*Page extract*.
Quick history lesson: You know when Martin Luther, John Calvin and their buds were like "Catholicism suxxx" in the early 1500s, a.k.a. the Protestant Reformation? Menno Simons (yes, Mennos are named after a guy called "Menno") agreed. He became an Anabaptist priest, and by the mid-1500s, Mennonites were A Thing. That was in Holland, but most Mennos trace their heritage back to Germany or Russia. These areas haven't always been bastions of religious tolerance, so a lot of Mennonites came to the U.S. in the 18th and 19th centuries since persecution was no fun.

Today, there are some 1.7 million Mennonites worldwide. In the U.S., they're mostly in Pennsylvania, Indiana, Kansas and Ohio. And then there was my grab bag of randos in Seattle.

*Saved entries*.
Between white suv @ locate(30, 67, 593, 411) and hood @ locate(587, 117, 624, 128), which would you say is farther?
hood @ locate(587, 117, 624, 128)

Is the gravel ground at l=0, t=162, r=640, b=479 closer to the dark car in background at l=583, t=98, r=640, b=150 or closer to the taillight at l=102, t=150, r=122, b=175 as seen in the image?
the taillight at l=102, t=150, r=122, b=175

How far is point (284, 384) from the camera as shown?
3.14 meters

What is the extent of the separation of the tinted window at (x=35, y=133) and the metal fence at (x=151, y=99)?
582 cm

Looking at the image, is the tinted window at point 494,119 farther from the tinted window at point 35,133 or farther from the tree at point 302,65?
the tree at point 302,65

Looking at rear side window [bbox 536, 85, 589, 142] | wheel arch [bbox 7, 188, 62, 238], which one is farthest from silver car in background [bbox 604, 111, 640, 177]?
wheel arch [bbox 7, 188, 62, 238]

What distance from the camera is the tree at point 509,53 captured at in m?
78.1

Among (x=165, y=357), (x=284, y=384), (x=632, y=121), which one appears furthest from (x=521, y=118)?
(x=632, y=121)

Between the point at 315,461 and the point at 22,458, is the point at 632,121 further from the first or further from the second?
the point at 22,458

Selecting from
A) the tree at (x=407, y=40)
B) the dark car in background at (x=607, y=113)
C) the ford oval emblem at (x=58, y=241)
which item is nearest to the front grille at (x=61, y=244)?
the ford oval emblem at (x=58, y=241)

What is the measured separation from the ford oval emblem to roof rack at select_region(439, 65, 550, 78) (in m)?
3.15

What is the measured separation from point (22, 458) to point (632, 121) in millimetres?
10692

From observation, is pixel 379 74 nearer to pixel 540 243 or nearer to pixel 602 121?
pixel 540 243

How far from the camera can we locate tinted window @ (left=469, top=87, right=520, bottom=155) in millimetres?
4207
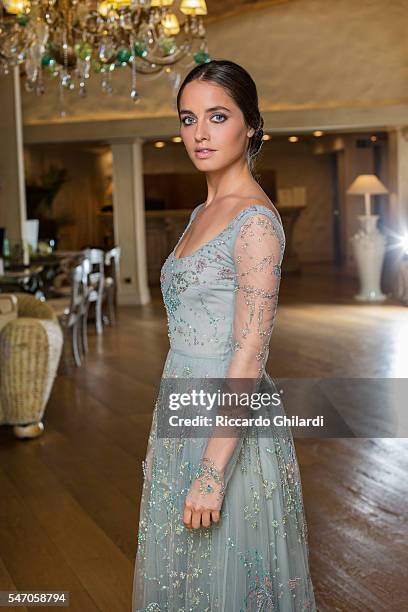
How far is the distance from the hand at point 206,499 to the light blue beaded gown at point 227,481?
105 mm

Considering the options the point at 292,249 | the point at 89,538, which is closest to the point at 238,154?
the point at 89,538

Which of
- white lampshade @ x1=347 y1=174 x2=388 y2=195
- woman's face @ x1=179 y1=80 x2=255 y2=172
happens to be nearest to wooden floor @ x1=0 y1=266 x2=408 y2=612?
woman's face @ x1=179 y1=80 x2=255 y2=172

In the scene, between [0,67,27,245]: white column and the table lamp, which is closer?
[0,67,27,245]: white column

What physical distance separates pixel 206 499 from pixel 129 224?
1174 cm

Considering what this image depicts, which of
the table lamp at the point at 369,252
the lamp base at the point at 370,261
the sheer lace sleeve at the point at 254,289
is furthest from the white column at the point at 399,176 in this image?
the sheer lace sleeve at the point at 254,289

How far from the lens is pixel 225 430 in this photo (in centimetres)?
179

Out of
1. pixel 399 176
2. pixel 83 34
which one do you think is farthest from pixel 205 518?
pixel 399 176

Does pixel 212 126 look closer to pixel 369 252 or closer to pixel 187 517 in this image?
pixel 187 517

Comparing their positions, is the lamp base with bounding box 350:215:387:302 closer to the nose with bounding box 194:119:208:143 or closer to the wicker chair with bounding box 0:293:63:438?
the wicker chair with bounding box 0:293:63:438

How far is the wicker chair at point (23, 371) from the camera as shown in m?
5.41

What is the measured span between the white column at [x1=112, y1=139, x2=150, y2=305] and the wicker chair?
7.80 metres

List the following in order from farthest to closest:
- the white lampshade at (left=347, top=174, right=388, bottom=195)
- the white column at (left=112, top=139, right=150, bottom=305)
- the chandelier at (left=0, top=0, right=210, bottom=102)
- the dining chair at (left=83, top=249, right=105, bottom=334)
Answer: the white column at (left=112, top=139, right=150, bottom=305), the white lampshade at (left=347, top=174, right=388, bottom=195), the dining chair at (left=83, top=249, right=105, bottom=334), the chandelier at (left=0, top=0, right=210, bottom=102)

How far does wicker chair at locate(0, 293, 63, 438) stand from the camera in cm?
541

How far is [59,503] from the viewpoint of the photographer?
13.8 ft
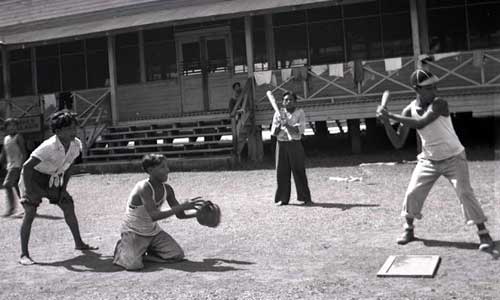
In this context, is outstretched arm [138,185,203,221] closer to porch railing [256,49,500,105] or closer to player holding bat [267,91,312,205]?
player holding bat [267,91,312,205]

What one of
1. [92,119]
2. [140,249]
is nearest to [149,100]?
[92,119]

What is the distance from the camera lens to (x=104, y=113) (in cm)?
1770

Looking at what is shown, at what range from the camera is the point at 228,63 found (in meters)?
17.7

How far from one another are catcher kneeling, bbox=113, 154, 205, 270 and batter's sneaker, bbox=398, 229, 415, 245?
6.99 feet

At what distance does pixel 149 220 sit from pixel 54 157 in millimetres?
1280

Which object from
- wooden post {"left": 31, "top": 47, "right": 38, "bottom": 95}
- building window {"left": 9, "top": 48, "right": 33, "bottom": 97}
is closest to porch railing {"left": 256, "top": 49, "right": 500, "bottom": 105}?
wooden post {"left": 31, "top": 47, "right": 38, "bottom": 95}

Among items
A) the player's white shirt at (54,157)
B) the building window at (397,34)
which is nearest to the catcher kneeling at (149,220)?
the player's white shirt at (54,157)

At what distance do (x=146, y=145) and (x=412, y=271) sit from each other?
11035 mm

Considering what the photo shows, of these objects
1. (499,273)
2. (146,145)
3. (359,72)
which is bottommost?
(499,273)

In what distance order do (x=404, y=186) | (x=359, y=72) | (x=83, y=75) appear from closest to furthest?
(x=404, y=186) → (x=359, y=72) → (x=83, y=75)

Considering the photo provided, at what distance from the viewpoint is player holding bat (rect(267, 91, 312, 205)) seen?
30.2 ft

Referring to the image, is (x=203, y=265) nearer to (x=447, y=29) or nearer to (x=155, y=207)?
(x=155, y=207)

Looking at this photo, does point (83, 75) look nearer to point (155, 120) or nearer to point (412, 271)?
point (155, 120)

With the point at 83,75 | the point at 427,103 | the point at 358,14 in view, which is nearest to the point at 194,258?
the point at 427,103
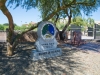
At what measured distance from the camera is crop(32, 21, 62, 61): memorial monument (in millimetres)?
9022

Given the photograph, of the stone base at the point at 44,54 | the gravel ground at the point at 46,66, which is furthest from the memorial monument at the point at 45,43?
the gravel ground at the point at 46,66

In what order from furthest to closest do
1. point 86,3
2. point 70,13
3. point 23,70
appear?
1. point 70,13
2. point 86,3
3. point 23,70

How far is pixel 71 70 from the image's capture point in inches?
309

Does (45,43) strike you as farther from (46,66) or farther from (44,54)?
(46,66)

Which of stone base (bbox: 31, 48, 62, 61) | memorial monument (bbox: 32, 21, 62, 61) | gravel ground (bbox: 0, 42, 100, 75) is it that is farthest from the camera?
Result: memorial monument (bbox: 32, 21, 62, 61)

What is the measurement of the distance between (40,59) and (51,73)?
5.24ft

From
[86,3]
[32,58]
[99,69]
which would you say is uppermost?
[86,3]

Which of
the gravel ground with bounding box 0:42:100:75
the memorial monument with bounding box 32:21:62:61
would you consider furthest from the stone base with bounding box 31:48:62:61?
the gravel ground with bounding box 0:42:100:75

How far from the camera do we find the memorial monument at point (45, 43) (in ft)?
29.6

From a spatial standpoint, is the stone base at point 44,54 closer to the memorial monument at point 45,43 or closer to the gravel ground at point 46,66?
the memorial monument at point 45,43

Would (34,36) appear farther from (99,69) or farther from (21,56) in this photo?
(99,69)

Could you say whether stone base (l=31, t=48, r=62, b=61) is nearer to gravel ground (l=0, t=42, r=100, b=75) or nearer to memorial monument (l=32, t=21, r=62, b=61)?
memorial monument (l=32, t=21, r=62, b=61)

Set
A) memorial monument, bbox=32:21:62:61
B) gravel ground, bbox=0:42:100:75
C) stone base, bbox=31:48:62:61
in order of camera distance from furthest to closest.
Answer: memorial monument, bbox=32:21:62:61, stone base, bbox=31:48:62:61, gravel ground, bbox=0:42:100:75

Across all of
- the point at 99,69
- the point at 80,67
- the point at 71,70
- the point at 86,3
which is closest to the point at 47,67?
the point at 71,70
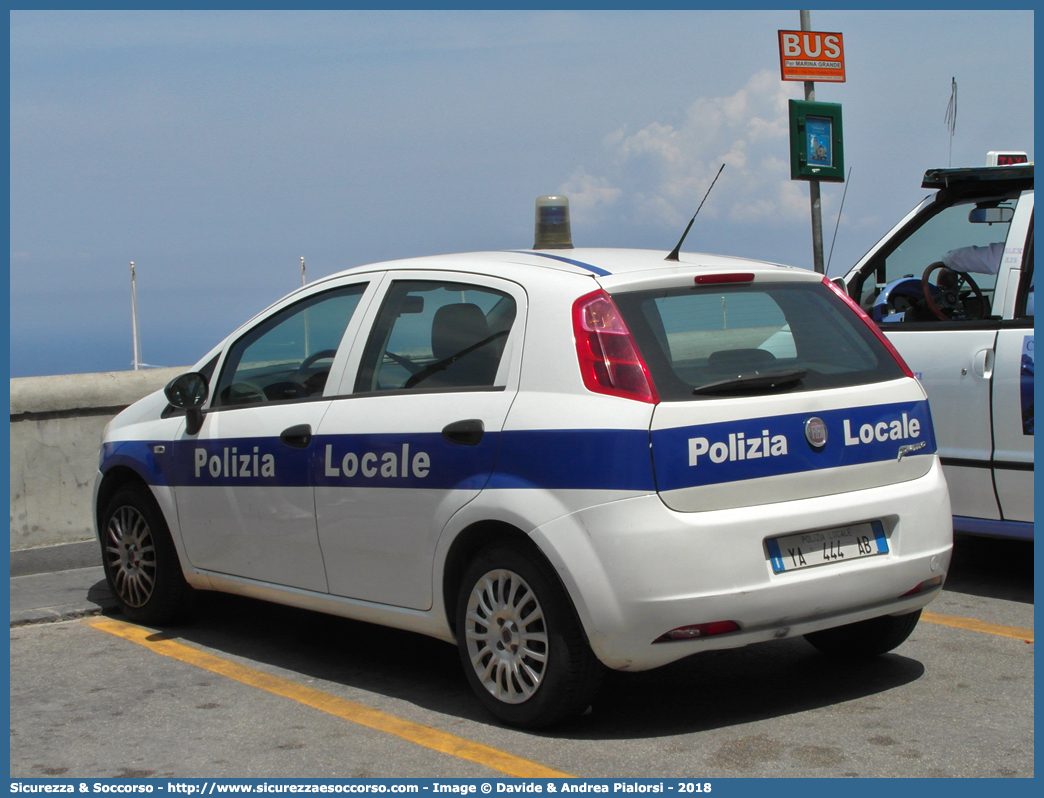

*Instructions to follow*.
Please pick up the piece on Mennonite history after its last sentence and keep going in the same casual voice.

*Output*.
At first I felt like an interloper -- my mom's diagnosis had turned my grip on Christianity from solid to sweaty, and I'd never actually met a Mennonite -- but I soon picked up some tricks. To fit in with Mennonites, you have to name-drop friends and relatives with the most common Menno last names (Claussen, Friesen and Yoder) at a furious clip. This predictable, annoying ritual is often called "The Mennonite Game," or "Mennobating" (really). They also have their own cuisine, including doorknob-shaped rolls called zwieback, and three Mennonite cookbooks they swear by. There's even a dating site exclusively for Mennonites, MennoMeet.com. (I couldn't join in good conscience, so I had to settle for dating Mennonite pastors' sons.)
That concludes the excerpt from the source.